Egg dumplings
By VicentaLakin
Egg dumplings, egg wraps, which are both nutritious and delicious, and family members like to eat, so they must be done in the course of the year, do the best they can, and have some experience over the years: one, with eggs made to make eggs yellower and colorier; two, with a little more sodium in the meat pie, eat them softer; three, with a spoon heated and then oiled (fat), with an egg scavenger, with a spoon better off than a fire, so that the egg fluid is smoothed; and four, when the egg skin is consolidated, it can be covered with chops, not for long。
Recipe Recommendations
- Earth eggs of 6
- meat emulsion 250 grams
- onion appropriate amount
- Jiang appropriate amount
- seasoning powder appropriate amount
- water starch appropriate amount
- cooking wine appropriate amount
- soy sauce appropriate amount
- salt appropriate amount
Steps for Egg dumplings

1
With onions of ginger, raw, salt, wine, powdered。
2
Half a bowl (approximately 3-4 spoons) of starch, mixed and mixed to allow the meat to be fully absorbed。
3
It's not like it's going to work
4
Eggs and a spoon of water starch。
5
Just a little bit more.

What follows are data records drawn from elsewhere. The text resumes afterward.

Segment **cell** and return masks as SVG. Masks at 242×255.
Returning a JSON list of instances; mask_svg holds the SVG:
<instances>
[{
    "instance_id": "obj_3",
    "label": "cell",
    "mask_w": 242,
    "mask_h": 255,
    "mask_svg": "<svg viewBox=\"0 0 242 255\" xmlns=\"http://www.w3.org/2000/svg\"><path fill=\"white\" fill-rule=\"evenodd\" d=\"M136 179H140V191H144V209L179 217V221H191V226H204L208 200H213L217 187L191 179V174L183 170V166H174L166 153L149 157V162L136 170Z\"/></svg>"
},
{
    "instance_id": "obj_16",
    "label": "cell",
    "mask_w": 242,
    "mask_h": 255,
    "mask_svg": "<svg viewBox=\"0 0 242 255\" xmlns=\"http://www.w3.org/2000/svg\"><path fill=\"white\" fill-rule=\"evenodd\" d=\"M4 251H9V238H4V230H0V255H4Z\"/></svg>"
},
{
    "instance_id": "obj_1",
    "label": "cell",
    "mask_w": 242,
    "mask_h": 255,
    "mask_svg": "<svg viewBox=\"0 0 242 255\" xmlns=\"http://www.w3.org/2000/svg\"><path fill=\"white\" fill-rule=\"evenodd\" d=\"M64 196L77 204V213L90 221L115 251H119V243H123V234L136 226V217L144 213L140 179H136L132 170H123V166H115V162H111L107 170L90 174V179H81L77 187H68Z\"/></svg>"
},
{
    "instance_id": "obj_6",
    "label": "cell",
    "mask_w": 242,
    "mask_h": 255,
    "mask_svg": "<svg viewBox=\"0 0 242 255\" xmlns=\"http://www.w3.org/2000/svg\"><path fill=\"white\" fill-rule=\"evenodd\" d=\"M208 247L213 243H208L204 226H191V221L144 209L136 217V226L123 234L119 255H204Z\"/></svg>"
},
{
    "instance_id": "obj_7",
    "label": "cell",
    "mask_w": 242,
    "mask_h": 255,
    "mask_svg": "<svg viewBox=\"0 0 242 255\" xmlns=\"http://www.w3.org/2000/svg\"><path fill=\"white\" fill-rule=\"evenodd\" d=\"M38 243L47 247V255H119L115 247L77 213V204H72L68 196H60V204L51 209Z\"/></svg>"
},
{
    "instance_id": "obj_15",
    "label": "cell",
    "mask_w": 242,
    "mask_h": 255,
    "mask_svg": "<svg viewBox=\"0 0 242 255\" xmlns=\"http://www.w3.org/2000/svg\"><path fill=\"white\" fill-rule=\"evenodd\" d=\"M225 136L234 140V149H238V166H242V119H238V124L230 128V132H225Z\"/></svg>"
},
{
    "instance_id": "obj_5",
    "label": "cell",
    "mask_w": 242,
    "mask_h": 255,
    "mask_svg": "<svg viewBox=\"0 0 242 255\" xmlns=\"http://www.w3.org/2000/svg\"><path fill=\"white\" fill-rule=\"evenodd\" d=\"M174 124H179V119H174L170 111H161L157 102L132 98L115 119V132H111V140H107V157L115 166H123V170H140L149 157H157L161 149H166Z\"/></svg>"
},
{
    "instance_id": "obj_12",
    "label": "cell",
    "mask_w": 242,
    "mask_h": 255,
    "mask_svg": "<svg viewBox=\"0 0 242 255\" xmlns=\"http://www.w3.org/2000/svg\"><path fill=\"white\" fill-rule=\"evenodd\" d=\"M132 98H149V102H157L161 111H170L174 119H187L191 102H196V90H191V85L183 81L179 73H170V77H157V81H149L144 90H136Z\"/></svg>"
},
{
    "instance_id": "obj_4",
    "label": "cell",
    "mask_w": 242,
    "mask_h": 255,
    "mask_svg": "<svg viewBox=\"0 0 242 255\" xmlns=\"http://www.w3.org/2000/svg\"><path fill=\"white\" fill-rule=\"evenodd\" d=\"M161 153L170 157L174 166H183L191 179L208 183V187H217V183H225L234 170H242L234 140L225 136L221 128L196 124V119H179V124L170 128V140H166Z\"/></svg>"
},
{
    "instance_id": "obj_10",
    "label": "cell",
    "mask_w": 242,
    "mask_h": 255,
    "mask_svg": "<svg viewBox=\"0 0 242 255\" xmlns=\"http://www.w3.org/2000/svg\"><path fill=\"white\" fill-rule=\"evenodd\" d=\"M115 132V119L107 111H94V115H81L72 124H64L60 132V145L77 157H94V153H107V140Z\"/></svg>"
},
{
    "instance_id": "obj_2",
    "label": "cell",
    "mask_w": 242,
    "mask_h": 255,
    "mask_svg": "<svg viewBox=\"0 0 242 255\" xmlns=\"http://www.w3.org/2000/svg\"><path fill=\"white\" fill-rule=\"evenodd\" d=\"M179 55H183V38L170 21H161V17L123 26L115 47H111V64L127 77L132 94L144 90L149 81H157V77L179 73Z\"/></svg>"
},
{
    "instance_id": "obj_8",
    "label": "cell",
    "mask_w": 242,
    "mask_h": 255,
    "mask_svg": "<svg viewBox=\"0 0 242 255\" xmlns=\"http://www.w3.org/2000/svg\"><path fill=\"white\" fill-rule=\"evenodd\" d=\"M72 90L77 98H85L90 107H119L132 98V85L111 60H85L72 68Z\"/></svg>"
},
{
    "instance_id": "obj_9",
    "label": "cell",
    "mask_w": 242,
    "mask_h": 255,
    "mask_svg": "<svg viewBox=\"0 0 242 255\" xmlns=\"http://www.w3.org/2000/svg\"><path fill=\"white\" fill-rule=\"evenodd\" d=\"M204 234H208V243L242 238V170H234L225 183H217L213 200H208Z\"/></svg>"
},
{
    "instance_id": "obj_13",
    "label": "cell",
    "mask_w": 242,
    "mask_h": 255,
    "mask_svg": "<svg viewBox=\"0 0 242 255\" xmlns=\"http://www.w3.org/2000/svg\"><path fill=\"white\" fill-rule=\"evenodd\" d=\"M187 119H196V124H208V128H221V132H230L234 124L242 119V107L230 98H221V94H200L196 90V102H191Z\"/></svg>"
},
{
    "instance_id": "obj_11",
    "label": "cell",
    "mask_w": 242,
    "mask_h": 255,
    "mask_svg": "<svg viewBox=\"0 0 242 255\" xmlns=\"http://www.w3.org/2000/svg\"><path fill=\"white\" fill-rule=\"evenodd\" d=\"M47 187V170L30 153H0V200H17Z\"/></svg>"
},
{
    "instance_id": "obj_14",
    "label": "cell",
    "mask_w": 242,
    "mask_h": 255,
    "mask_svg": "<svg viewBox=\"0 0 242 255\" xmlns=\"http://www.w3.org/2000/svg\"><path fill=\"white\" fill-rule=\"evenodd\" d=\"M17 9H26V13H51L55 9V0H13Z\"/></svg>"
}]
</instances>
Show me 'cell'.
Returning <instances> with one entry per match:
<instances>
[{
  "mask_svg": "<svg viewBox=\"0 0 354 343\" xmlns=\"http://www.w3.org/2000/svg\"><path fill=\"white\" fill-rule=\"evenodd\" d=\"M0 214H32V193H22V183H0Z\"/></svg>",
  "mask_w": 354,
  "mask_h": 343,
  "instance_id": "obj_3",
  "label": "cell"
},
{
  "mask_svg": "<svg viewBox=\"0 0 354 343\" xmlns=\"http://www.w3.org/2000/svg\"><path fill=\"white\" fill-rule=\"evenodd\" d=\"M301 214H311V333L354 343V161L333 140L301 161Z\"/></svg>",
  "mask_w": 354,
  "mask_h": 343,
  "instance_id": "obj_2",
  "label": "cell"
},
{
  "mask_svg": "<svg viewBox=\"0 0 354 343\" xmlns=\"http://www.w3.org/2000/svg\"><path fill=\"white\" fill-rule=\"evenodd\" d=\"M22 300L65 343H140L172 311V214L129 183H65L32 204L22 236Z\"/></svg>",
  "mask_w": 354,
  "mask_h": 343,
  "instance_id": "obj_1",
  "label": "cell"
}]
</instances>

Spread the protein, otherwise the egg dumplings can see the protein。
6
Prepare a piece of fatty, a gas stove with the smallest fire, and a spoon with a few laps of fat。
7
A spoonful of egg fluid, a little spin around, and here I'm making the first spoon, which is not particularly hot, and when it turns, it's on fire. If it's on the back, the spoon is hot, it's better to leave the gas stove when it turns, or the egg fluid starts bubbleing quickly。
8
The right amount of meat is set at two thirds。
9
When the edges of the eggs are condensed, the meat is covered with chopsticks。
10
Put a chopstick on the joint。
11
It'll be a little bit hotter, and it'll be a soup pot, and then it'll be in the fridge。
12
This is a comparative picture, with too hot a spoon and a bubble in the egg skin, and the next one, which is more subtle when it shakes。